"But you won't wait till then?" he cried, in protest.

For a little while she found it difficult to speak. Her thoughts were very far away from that shining sea and homely turf.

"Yes," she said at last, in a whisper; "I am dedicated to that as a nun to her service." And against that dead man wrapped in ice, his unconquerable rival, Challoner strove in vain.

"So you must look elsewhere," Stella said. "You must not waste your life. I am not wasting mine. I live for an hour which will come."

"I am in too deep, I am afraid, to look elsewhere," said Challoner, gloomily. Stella Frobisher looked at him with a smile of humour playing about her mouth.

"I should like to feel sorry about that," she said. "But I am not noble, and I can't."

They went together down to the house, and she said: "However, you are young. Many things will happen to you. You will change."

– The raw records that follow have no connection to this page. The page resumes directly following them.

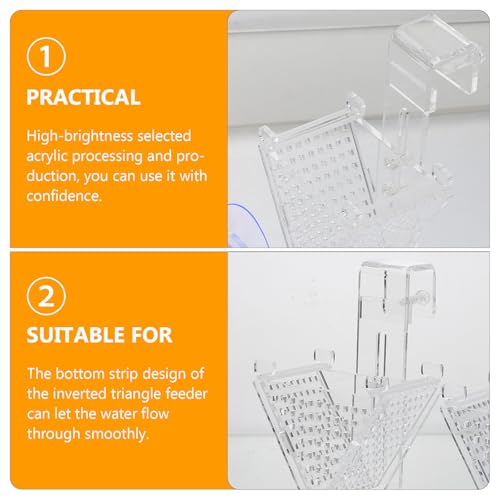 ①

PRACTICAL

High-brightness selected acrylic processing and production, you can use it with confidence.

②

SUITABLE FOR

The bottom strip design of the inverted triangle feeder can let the water flow through smoothly.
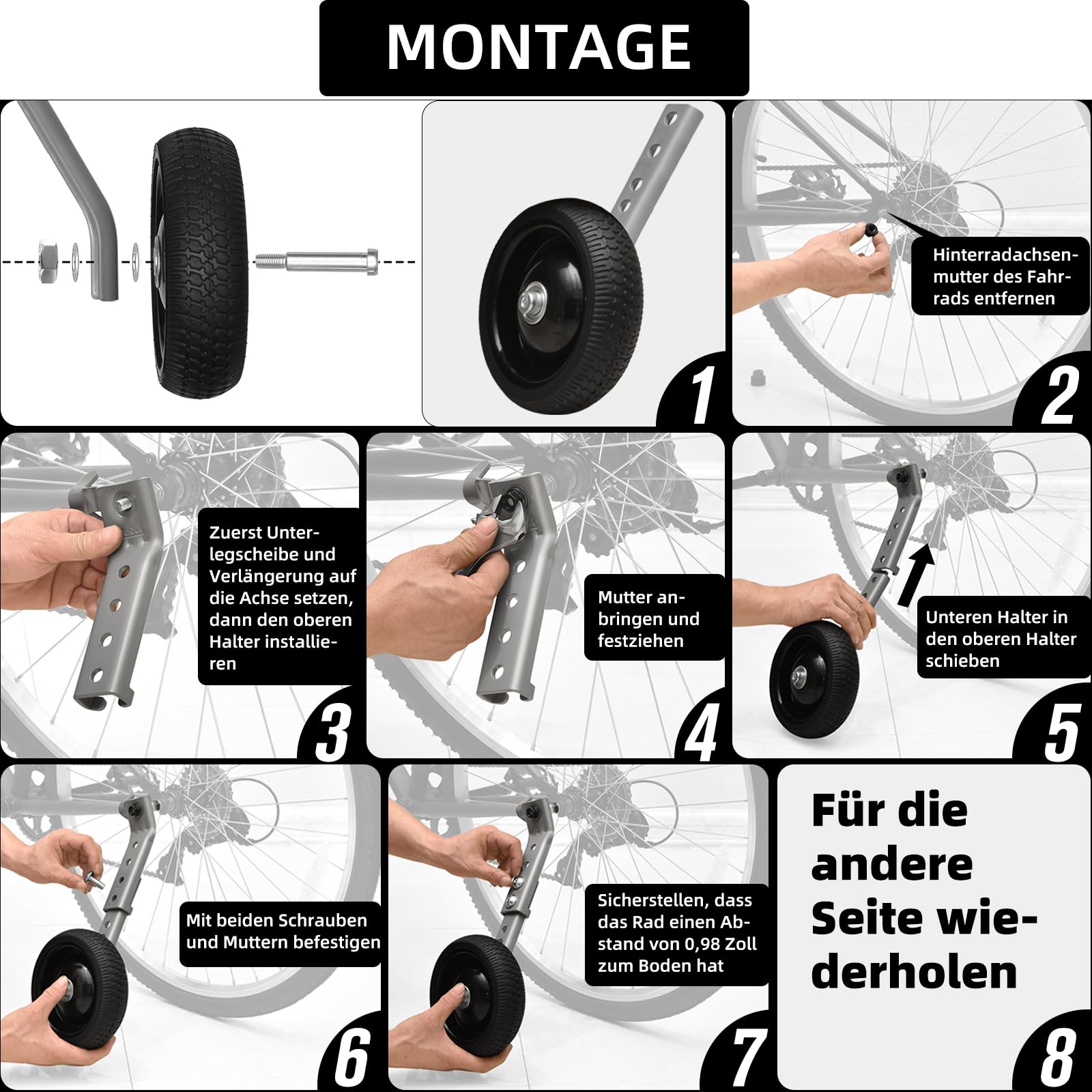 MONTAGE

1

Hinterradachsenmutter des Fahrrads entfernen

2

Zuerst Unterlegscheibe und Verlängerung auf die Achse setzen, dann den oberen Halter installieren

3

Mutter anbringen und festziehen

4

Unteren Halter in den oberen Halter schieben

5

Mit beiden Schrauben und Muttern befestigen

6

Sicherstellen, dass das Rad einen Abstand von 0,98 Zoll zum Boden hat

7

Für die andere Seite wiederholen

8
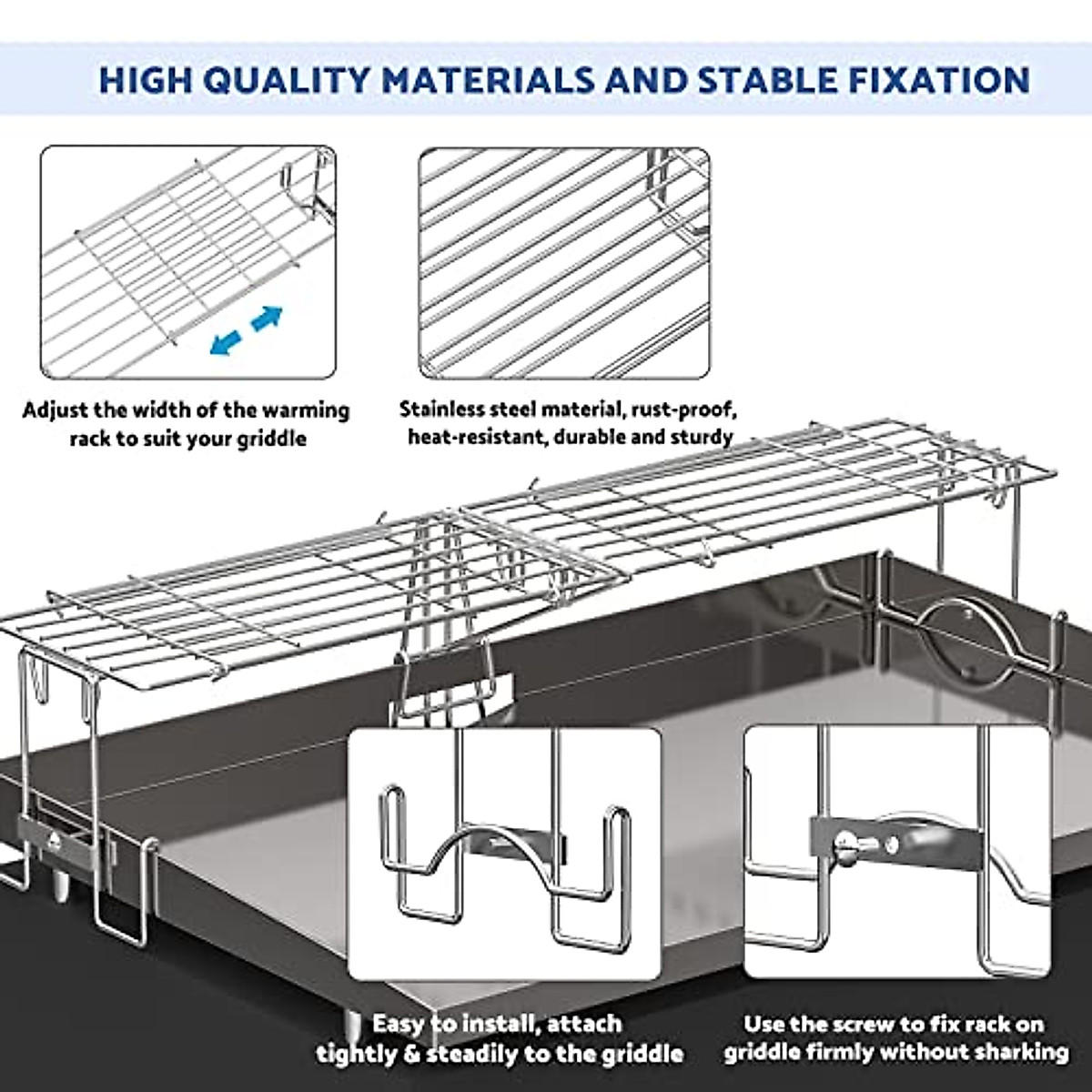 HIGH QUALITY MATERIALS AND STABLE FIXATION

Adjust the width of the warming rack to suit your griddle

Stainless steel material, rust-proof, heat-resistant, durable and sturdy

Easy to install, attach tightly & steadily to the griddle

Use the screw to fix rack on griddle firmly without sharking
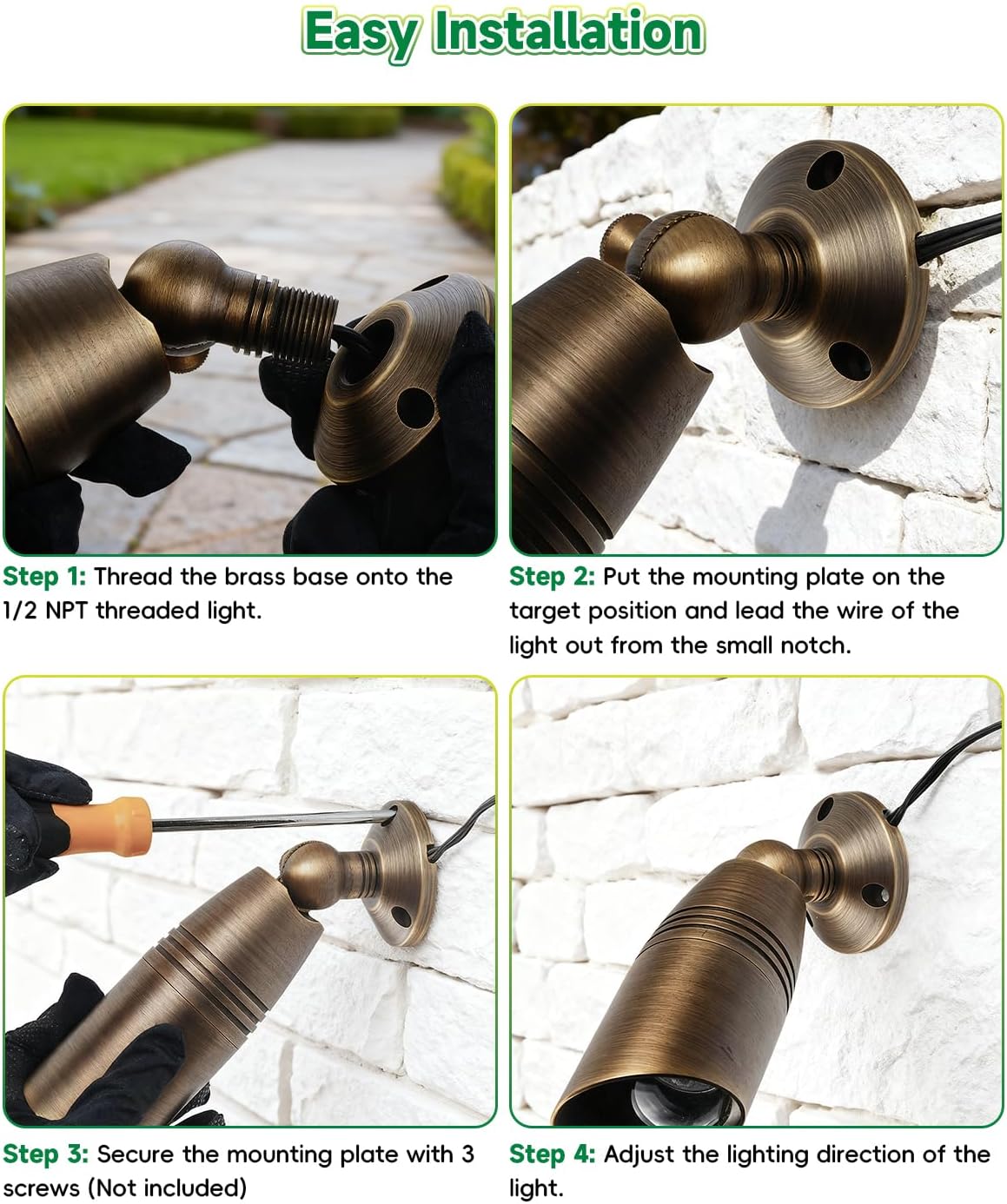 Easy Installation

Step 1: Thread the brass base onto the 1/2 NPT threaded light.

Step 2: Put the mounting plate on the target position and lead the wire of the light out from the small notch.

Step 3: Secure the mounting plate with 3 screws (Not included)

Step 4: Adjust the lighting direction of the light.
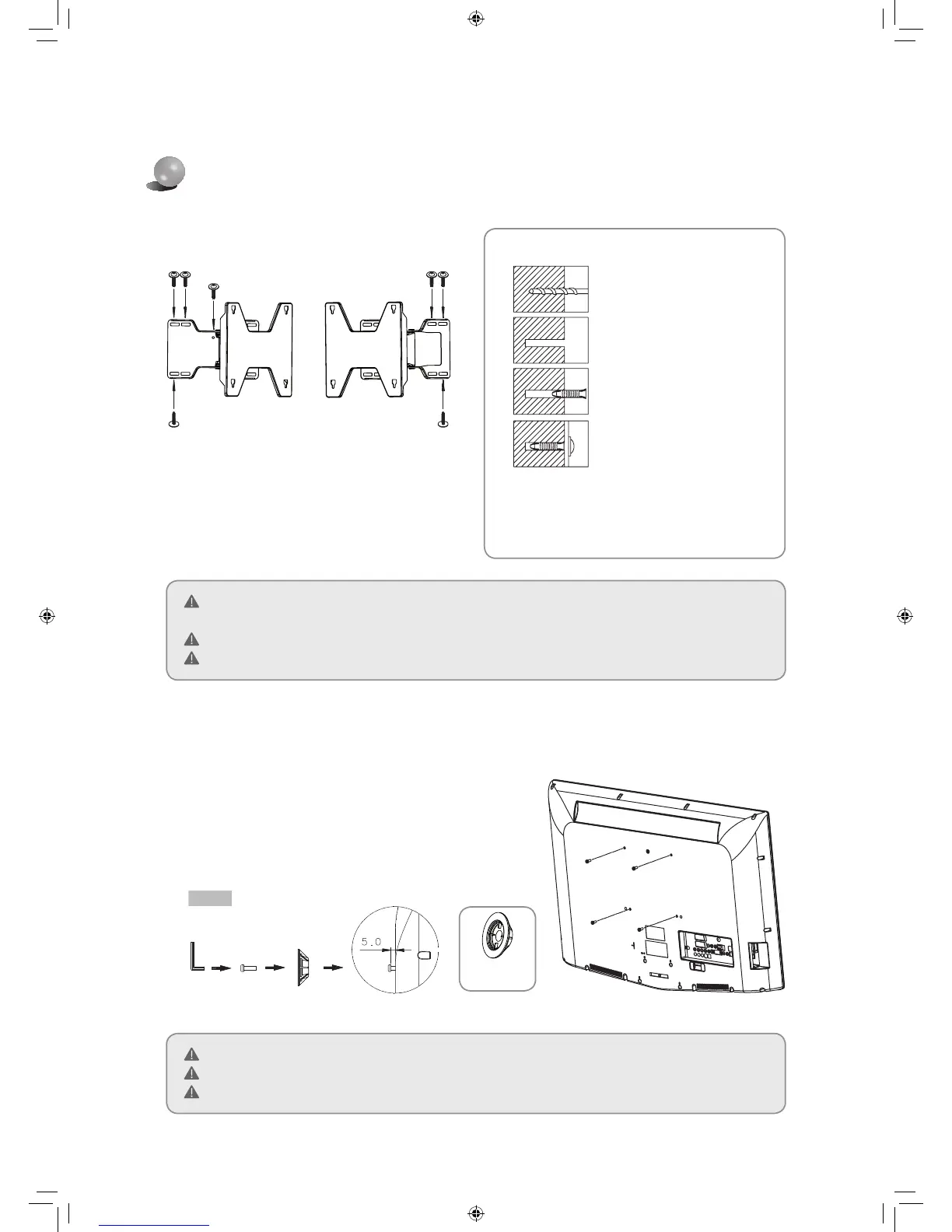 5.0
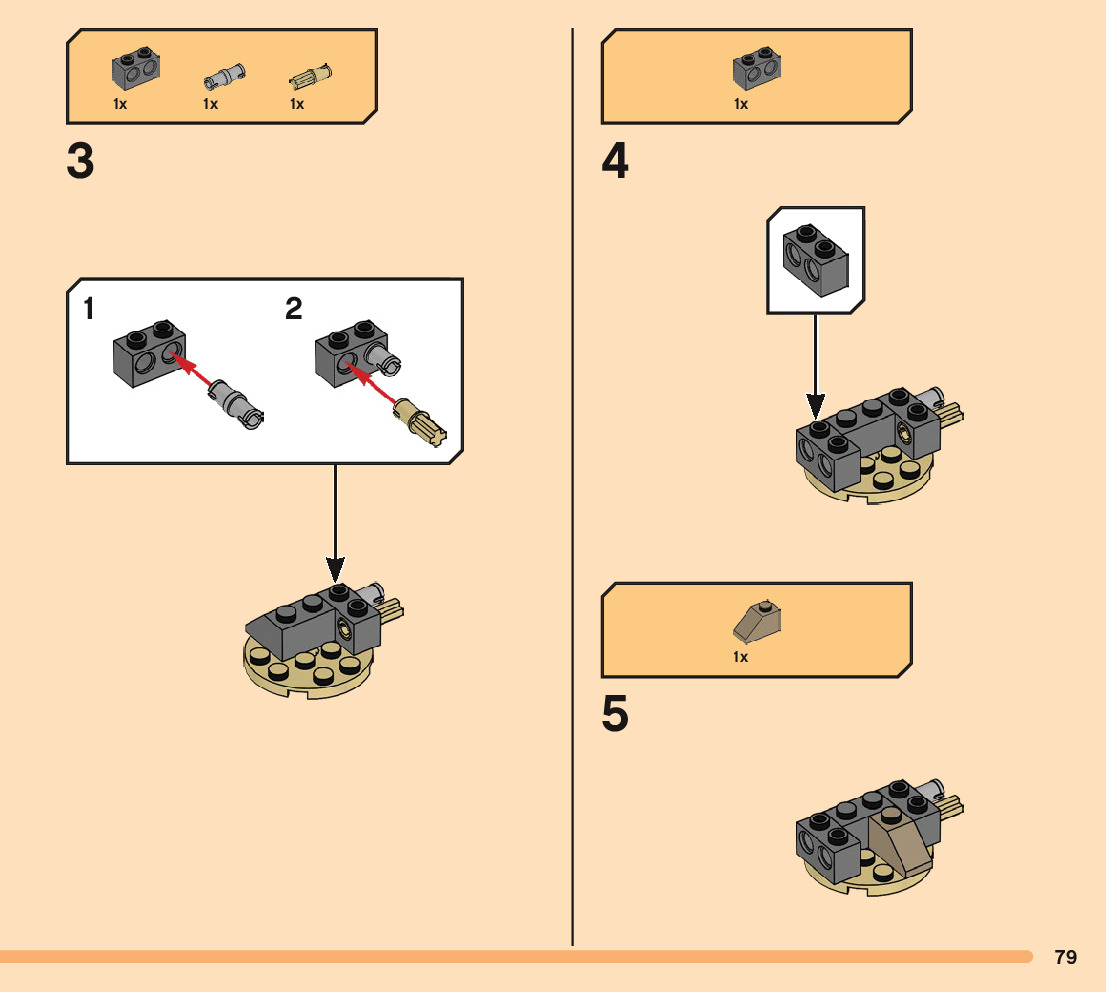 1x 1x 1x

3

1

2

1x

4

1x

5

79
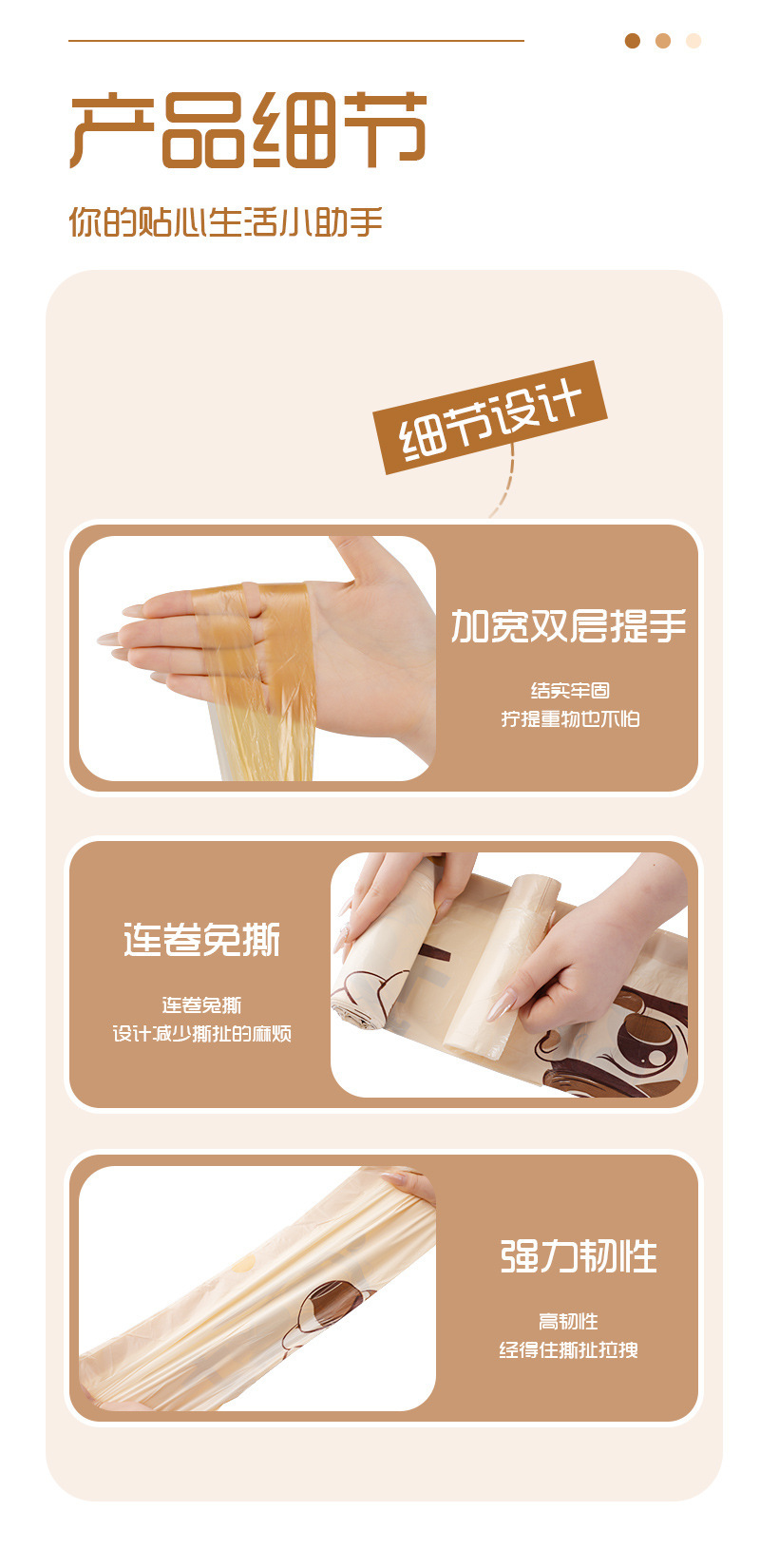 产品细节

你的贴心生活小助手

细节设计

加宽双层提手

结实牢固
拧提重物也不怕

连卷免撕

连卷免撕
设计减少撕扯的麻烦

强力韧性

高韧性
经得住撕扯拉拽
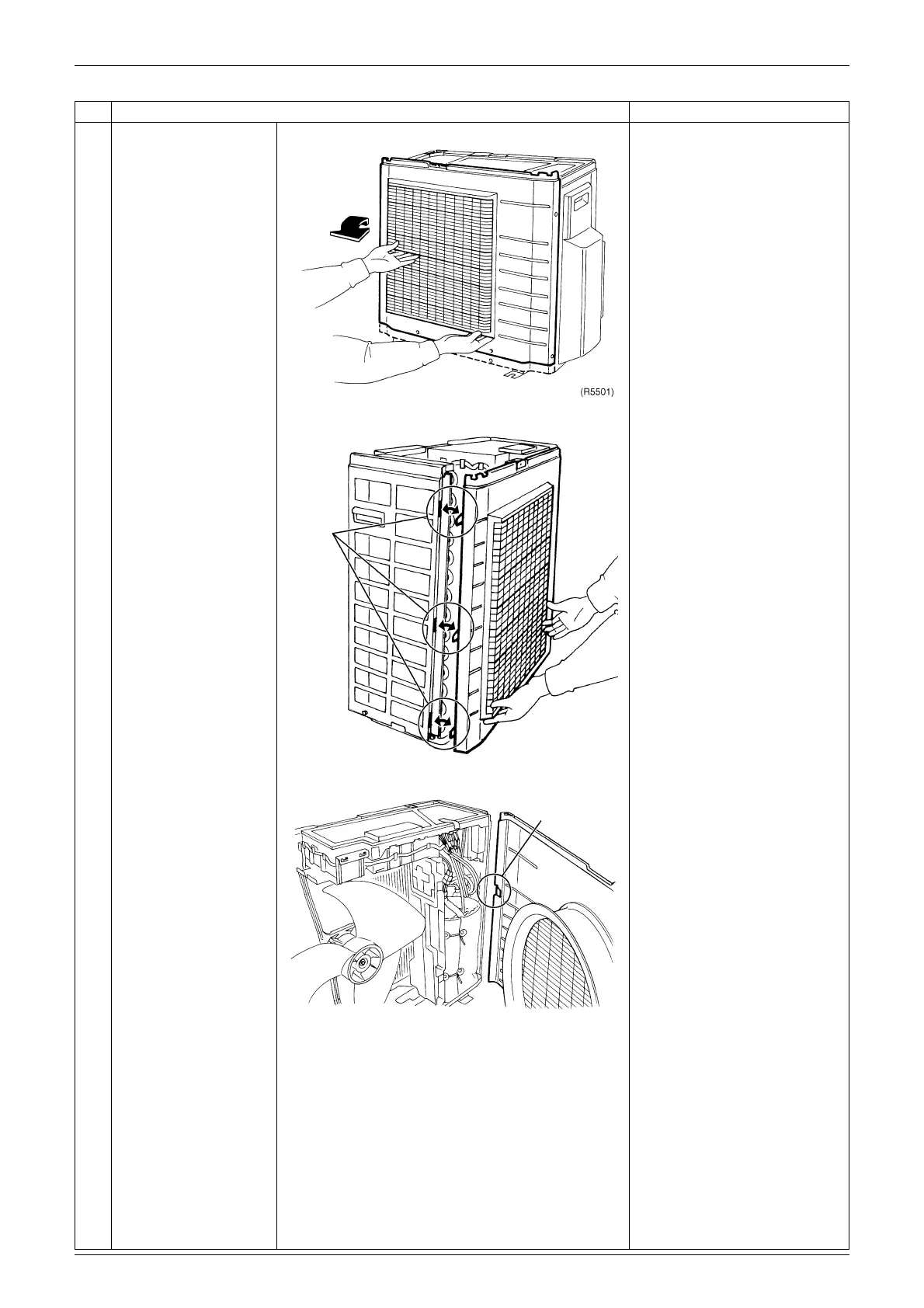 (R5501)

But as a matter of fact he did not. He wanted this particular woman, and not another. He cursed himself considerably for his folly in not making sure, when the rescue party got down from the rocks on to the glacier, that the rope about the sacking was not working loose. But such reproaches did not help forward his suit. And the years slipped away, each one a trifle more swiftly than that which had gone before. But in the press of a rising practice he hardly noticed their passage. From time to time Stella Frobisher came to town, sat in the Law Courts while he argued, was taken to shop in Bond Street, and entertained at theatres. Upon one such visit they motored--for motors had come now--on an evening in June down the Portsmouth road, and dined at the inn at Ockham. On their way she said, simply:

"It is the year."

"I know," replied Challoner. "Shall I come with you?"